◆ CONSIGNE: D'après l'article sur Oumar Dembélé, combien de signatures la pétition de soutien a-t-elle recueillies en une semaine ?

◆ TEXTE:

27/01/2022

Le jeune malien passionné de lancer de poids est enfermé en Cra

Le club d’athlétisme de Nancy se bat pour empêcher l’expulsion de l’un des siens

Par Christophe-Cécil Garnier

Quand elle a appris qu’Oumar était placé en centre de rétention, Axelle a fondu en larmes. Il faut dire que le Malien de 20 ans, est une figure aimée dans ce club d’athlétisme de Nancy où il lance le poids et entraîne les jeunes.

Préfecture de Nancy (54), rue Sainte-Catherine – « Oumar, avec nous ! Oumar, des papiers ! » L’assemblée chauffe sa voix. Pratique quand il caille. Ce mercredi 26 janvier, près de 200 personnes se sont rassemblées pour plaider la cause d’Oumar Dembélé. Le jeune malien de 20 ans arrivé en France en 2018 est menacé d’expulsion car sans-papier. Il y a des membres d’associations humanitaires locales, d’autres exilés ainsi que des athlètes de tous les âges. Car Oumar est un lanceur de poids de talent. Ce sport, il l’a découvert au sein du Nancy Athlétisme Métropole (NAM), le club qu’il a rejoint dès son arrivée dans l’Hexagone. C’est l’asso qui a organisé l’événement du jour, stupéfaite de son placement dans un centre de rétention (Cra).

Dans la large avenue, plusieurs jeunes distribuent des tracts pour alerter les passants sur la situation, titrés : « Aidons Oumar à rester chez lui, chez nous ! » Un QR Code renvoie vers une pétition de soutien, déjà signée près de 32.000 fois en une semaine. De quoi attirer l’attention de la presse locale et d’Olivier Jacquin, le sénateur PS du coin. « On ne s’attendait pas du tout à avoir autant de signatures », félicite Axelle, la secrétaire générale du NAM de 22 ans, qui a lancé la mobilisation virtuelle. « Oumar est un membre emblématique du club, un très bon athlète », s’exclame-t-elle au micro devant l’assemblée.

◆ DONNÉES EXTRAITES:
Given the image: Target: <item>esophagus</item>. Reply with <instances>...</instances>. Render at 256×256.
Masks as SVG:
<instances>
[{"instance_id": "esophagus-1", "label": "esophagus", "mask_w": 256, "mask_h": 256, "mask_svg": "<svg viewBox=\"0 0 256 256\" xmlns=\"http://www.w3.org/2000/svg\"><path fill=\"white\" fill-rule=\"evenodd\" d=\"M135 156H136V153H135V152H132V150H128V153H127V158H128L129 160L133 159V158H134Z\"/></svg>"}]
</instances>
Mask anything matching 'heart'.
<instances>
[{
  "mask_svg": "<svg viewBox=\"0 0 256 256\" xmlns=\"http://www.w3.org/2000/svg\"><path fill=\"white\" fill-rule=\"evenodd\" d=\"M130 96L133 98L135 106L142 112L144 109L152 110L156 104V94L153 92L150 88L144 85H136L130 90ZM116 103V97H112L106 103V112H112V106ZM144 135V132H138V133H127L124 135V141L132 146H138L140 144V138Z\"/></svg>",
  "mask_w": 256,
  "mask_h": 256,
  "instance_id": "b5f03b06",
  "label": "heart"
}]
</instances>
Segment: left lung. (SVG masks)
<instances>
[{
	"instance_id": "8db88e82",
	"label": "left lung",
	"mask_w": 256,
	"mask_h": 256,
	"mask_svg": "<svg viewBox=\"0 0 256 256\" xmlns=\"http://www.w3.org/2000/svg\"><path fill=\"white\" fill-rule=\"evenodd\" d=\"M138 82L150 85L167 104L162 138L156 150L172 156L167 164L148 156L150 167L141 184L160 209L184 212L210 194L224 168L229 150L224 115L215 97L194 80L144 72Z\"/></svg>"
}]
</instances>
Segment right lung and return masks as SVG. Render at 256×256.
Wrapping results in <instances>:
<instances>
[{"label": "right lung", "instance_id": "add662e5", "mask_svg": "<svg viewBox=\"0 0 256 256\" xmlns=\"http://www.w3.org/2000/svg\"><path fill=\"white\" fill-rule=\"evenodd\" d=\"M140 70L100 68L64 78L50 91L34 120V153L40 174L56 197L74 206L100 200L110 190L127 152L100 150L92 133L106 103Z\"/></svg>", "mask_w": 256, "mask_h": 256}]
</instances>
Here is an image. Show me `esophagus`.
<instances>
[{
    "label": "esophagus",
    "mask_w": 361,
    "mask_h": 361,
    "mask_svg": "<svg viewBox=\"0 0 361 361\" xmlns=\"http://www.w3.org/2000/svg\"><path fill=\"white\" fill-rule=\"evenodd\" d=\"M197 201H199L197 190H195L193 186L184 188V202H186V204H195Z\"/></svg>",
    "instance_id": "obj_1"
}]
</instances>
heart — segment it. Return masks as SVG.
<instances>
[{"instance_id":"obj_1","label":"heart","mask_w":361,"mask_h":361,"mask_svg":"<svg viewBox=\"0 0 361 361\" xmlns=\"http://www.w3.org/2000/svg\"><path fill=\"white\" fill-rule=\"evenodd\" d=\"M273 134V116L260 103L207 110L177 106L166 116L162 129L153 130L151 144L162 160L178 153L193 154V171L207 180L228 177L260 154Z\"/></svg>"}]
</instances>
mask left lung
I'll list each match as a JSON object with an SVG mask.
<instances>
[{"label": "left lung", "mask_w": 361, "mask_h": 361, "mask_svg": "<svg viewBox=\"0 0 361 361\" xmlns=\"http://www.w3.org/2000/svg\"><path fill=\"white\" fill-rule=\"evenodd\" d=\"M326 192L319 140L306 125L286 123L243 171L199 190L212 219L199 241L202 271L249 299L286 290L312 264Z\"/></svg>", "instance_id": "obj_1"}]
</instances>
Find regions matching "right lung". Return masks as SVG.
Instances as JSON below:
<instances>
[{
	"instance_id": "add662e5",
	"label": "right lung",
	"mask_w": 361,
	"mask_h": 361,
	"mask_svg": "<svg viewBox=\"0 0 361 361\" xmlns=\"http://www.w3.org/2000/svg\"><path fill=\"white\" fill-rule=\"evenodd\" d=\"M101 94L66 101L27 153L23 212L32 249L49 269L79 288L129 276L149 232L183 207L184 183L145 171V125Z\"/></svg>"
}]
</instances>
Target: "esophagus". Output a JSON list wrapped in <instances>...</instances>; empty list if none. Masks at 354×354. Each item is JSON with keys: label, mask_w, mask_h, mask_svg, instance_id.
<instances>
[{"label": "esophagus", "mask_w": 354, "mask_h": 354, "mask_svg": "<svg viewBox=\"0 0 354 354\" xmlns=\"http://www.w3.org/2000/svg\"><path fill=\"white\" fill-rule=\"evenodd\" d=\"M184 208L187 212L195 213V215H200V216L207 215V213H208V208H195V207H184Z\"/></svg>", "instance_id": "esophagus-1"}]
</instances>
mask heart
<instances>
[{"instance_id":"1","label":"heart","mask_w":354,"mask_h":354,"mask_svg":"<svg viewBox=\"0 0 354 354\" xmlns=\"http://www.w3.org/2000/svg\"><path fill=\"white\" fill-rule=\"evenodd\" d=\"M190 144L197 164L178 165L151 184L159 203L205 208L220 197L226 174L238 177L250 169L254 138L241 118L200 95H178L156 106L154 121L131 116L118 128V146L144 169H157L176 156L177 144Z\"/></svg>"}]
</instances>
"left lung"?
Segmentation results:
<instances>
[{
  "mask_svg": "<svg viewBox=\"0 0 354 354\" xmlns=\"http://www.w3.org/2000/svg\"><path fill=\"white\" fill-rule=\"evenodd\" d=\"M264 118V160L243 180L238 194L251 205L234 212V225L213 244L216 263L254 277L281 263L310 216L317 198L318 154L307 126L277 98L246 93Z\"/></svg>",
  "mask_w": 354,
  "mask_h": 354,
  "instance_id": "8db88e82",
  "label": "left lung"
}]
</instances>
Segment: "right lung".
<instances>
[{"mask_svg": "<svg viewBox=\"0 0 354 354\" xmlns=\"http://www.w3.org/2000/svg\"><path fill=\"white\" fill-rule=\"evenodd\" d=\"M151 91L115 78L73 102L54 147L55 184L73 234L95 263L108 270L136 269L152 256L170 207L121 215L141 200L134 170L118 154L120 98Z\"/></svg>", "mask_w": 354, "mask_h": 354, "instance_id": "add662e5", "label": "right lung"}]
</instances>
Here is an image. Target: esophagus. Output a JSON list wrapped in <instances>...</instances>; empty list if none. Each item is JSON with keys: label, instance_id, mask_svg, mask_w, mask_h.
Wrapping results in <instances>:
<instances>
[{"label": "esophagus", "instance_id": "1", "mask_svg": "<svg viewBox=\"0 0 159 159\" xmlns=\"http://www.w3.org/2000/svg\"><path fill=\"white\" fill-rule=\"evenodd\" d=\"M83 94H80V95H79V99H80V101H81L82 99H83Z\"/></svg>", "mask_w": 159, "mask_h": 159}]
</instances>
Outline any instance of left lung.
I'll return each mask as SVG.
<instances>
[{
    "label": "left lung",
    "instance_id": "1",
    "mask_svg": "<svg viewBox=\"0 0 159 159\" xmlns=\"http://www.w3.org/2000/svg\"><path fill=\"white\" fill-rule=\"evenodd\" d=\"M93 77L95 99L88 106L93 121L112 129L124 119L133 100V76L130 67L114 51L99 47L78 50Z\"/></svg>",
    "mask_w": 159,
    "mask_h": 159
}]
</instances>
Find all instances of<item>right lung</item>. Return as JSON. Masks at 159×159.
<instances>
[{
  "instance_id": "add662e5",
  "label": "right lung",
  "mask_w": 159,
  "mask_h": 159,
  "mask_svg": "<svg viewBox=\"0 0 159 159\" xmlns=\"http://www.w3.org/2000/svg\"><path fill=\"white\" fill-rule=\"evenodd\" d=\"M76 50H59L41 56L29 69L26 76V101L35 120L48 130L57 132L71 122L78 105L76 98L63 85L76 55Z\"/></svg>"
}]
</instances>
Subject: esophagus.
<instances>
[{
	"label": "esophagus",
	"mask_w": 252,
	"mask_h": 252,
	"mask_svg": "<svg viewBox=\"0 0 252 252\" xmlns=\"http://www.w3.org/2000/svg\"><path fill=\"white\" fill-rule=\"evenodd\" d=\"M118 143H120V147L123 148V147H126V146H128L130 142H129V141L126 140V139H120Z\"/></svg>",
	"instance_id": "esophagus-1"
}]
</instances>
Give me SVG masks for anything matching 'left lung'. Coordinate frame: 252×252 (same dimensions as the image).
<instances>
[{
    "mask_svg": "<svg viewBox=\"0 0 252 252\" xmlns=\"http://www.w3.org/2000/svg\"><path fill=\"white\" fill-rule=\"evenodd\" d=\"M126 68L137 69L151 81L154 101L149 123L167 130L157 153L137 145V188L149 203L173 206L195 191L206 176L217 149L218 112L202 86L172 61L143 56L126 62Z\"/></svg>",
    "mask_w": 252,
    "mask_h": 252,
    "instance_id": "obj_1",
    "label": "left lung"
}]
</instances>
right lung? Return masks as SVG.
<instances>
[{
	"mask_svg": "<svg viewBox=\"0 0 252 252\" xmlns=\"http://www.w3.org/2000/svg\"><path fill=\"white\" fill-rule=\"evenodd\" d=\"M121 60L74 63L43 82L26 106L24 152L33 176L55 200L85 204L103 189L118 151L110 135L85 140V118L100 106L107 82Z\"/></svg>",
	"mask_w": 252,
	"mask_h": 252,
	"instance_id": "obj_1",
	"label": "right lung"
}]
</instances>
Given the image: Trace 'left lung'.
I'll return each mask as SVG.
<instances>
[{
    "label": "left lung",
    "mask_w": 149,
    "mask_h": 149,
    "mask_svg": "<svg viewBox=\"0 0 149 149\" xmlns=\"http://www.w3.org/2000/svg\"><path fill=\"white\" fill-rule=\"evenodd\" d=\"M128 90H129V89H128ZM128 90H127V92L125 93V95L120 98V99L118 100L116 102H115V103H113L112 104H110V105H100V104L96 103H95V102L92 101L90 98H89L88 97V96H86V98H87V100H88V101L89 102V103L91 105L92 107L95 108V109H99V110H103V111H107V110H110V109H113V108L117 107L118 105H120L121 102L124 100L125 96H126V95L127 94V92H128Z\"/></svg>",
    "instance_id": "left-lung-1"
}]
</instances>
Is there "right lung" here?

◆ RÉSULTAT DE L'EXERCICE: Près de 32.000 signatures.